Work to complete
Please make an exact transcription of all the data that follows.

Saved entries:
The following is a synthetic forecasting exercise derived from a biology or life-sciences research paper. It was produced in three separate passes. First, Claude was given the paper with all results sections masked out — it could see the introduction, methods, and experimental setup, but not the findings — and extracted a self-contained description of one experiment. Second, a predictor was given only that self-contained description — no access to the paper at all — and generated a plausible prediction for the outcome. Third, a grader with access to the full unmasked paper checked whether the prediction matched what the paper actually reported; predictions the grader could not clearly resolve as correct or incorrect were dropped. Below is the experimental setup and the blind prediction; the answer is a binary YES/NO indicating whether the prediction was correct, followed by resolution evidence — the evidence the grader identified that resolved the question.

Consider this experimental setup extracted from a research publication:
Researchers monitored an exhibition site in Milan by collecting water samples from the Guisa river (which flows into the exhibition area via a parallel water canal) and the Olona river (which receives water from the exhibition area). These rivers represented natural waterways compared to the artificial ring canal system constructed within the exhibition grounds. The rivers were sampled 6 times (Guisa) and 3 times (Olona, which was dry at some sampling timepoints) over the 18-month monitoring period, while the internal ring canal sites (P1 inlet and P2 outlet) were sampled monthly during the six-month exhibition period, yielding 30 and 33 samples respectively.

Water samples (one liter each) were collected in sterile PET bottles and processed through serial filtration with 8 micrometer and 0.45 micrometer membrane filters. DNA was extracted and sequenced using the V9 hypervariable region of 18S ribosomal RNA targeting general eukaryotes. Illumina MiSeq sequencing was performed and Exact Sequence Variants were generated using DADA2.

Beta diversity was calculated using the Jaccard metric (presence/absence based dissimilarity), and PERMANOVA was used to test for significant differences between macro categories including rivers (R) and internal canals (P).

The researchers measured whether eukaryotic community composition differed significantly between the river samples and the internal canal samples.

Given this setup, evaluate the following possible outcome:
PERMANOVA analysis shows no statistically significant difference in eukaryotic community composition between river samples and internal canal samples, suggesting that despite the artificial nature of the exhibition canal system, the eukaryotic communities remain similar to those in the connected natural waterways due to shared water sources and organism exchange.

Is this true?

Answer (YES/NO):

Worked solution
The following is a synthetic forecasting exercise derived from a biology or life-sciences research paper. It was produced in three separate passes. First, Claude was given the paper with all results sections masked out — it could see the introduction, methods, and experimental setup, but not the findings — and extracted a self-contained description of one experiment. Second, a predictor was given only that self-contained description — no access to the paper at all — and generated a plausible prediction for the outcome. Third, a grader with access to the full unmasked paper checked whether the prediction matched what the paper actually reported; predictions the grader could not clearly resolve as correct or incorrect were dropped. Below is the experimental setup and the blind prediction; the answer is a binary YES/NO indicating whether the prediction was correct, followed by resolution evidence — the evidence the grader identified that resolved the question.

Consider this experimental setup extracted from a research publication:
Researchers monitored an exhibition site in Milan by collecting water samples from the Guisa river (which flows into the exhibition area via a parallel water canal) and the Olona river (which receives water from the exhibition area). These rivers represented natural waterways compared to the artificial ring canal system constructed within the exhibition grounds. The rivers were sampled 6 times (Guisa) and 3 times (Olona, which was dry at some sampling timepoints) over the 18-month monitoring period, while the internal ring canal sites (P1 inlet and P2 outlet) were sampled monthly during the six-month exhibition period, yielding 30 and 33 samples respectively.

Water samples (one liter each) were collected in sterile PET bottles and processed through serial filtration with 8 micrometer and 0.45 micrometer membrane filters. DNA was extracted and sequenced using the V9 hypervariable region of 18S ribosomal RNA targeting general eukaryotes. Illumina MiSeq sequencing was performed and Exact Sequence Variants were generated using DADA2.

Beta diversity was calculated using the Jaccard metric (presence/absence based dissimilarity), and PERMANOVA was used to test for significant differences between macro categories including rivers (R) and internal canals (P).

The researchers measured whether eukaryotic community composition differed significantly between the river samples and the internal canal samples.

Given this setup, evaluate the following possible outcome:
PERMANOVA analysis shows no statistically significant difference in eukaryotic community composition between river samples and internal canal samples, suggesting that despite the artificial nature of the exhibition canal system, the eukaryotic communities remain similar to those in the connected natural waterways due to shared water sources and organism exchange.

Is this true?

Answer (YES/NO):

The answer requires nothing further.